====== Text section

4 (red)	–	–	–	–	–	–	1

5. Structure of k-Copy Joint Observables

In this section, we show that, in order to find the index of incompatibility of any collection of observables $\mathcal{A}=\{{\mathsf{A}}_1,\dots ,{\mathsf{A}}_n\}$, it is enough to characterize all symmetric k-copy joint observables of ${\mathsf{A}}_1,\dots ,{\mathsf{A}}_n$. In particular, we prove that the k-compatibility of ${\mathsf{A}}_1,\dots ,{\mathsf{A}}_n$ is equivalent to the usual compatibility of their symmetrized versions ${\tilde{\mathsf{A}}}_1,\dots ,{\tilde{\mathsf{A}}}_n$ in $\mathcal{L}({\mathcal{H}}^{\otimes k})$. This reduces the k-compatibility problem to a standard compatibility problem on an enlarged quantum system.

5.1. Symmetric Product

The symmetric group $S_k$ acts in a natural way on the tensor product ${\mathcal{H}}^{\otimes k}$ of k copies of $\mathcal{H}$: if $p\in S_k$ is any permutation, its action on a decomposable element ${\psi }_1\otimes \dots \otimes {\psi }_k\in {\mathcal{H}}^{\otimes k}$ is defined as:

$$\sigma (p)({\psi }_1\otimes \dots \otimes {\psi }_k)={\psi }_{p^{-1}(1)}\otimes \dots \otimes {\psi }_{p^{-1}(k)}.$$

The map $\sigma :S_k\to \mathcal{L}({\mathcal{H}}^{\otimes k})$ is a unitary representation of $S_k$ on ${\mathcal{H}}^{\otimes k}$.

============
====== Entries supplied

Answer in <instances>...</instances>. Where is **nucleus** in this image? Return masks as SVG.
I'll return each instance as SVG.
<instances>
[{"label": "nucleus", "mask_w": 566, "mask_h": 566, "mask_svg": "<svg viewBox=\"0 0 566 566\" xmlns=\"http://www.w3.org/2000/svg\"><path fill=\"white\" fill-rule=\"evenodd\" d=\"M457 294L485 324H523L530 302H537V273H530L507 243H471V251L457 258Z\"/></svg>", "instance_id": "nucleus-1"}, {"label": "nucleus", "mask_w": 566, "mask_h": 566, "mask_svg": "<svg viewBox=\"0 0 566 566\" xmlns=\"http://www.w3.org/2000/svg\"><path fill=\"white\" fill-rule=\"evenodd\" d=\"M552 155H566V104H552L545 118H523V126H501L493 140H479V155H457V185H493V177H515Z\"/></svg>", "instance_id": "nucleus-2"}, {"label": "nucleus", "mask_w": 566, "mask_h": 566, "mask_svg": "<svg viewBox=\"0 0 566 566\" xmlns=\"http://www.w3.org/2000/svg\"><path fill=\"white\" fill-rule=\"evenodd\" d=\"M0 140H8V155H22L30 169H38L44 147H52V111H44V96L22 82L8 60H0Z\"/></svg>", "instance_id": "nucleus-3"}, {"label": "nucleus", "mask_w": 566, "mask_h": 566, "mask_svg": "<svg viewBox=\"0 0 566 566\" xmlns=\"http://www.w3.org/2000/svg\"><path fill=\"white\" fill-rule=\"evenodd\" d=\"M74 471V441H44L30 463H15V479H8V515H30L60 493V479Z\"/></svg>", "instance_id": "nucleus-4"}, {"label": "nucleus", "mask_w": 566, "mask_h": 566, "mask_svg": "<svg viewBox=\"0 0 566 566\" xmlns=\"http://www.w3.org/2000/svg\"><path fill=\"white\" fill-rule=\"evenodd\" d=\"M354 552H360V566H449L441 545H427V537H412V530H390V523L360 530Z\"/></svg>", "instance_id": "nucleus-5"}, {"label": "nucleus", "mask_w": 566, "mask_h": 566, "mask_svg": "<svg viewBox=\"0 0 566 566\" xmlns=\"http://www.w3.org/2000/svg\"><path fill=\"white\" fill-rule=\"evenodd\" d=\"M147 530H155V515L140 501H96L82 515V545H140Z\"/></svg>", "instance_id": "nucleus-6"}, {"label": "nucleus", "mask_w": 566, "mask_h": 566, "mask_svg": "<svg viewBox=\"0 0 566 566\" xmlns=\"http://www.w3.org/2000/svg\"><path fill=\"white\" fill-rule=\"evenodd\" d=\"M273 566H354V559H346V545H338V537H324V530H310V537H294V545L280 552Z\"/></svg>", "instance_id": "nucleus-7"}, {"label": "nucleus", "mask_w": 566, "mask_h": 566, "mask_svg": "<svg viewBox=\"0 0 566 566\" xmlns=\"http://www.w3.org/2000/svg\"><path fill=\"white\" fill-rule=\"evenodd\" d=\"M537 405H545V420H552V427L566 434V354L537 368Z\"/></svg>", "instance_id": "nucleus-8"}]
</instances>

============

:: What the task asks ::
Carry the section on k-copy joint observables forward from its final sentence.

:: Answer to the task ::
Using this unitary representation, we then define the symmetrizer channel ${\Sigma }_k$ on $\mathcal{L}({\mathcal{H}}^{\otimes k})$ (in the Heisenberg picture) as:

$${\Sigma }_k(A)=\frac{1}{k!}{\displaystyle \sum _{p\in S_k}}\sigma (p)A\sigma {(p)}^{*}A\in \mathcal{L}({\mathcal{H}}^{\otimes k}).$$

This map is completely positive and unital; hence, it is a quantum channel. On decomposable operators $A=A_1\otimes \dots \otimes A_k$, we have:

$${\Sigma }_k(A_1\otimes \dots \otimes A_k)=\frac{1}{k!}\sum _{p\in S_k}{A}_{p(1)}\otimes \dots \otimes A_{p(k)},$$

hence ${\Sigma }_k$ is an idempotent projection onto the linear subspace $\text{Sym}(k,\mathcal{L}(\mathcal{H}))$ of the k-symmetric tensor operators in $\mathcal{L}({\mathcal{H}}^{\otimes k})=\mathcal{L}{(\mathcal{H})}^{\otimes k}$. It becomes an orthogonal projection by endowing $\mathcal{L}({\mathcal{H}}^{\otimes k})$ with the Hilbert–Schmidt inner product ${⟨A|B⟩}_{HS}=\text{tr}[A^{*}B]$.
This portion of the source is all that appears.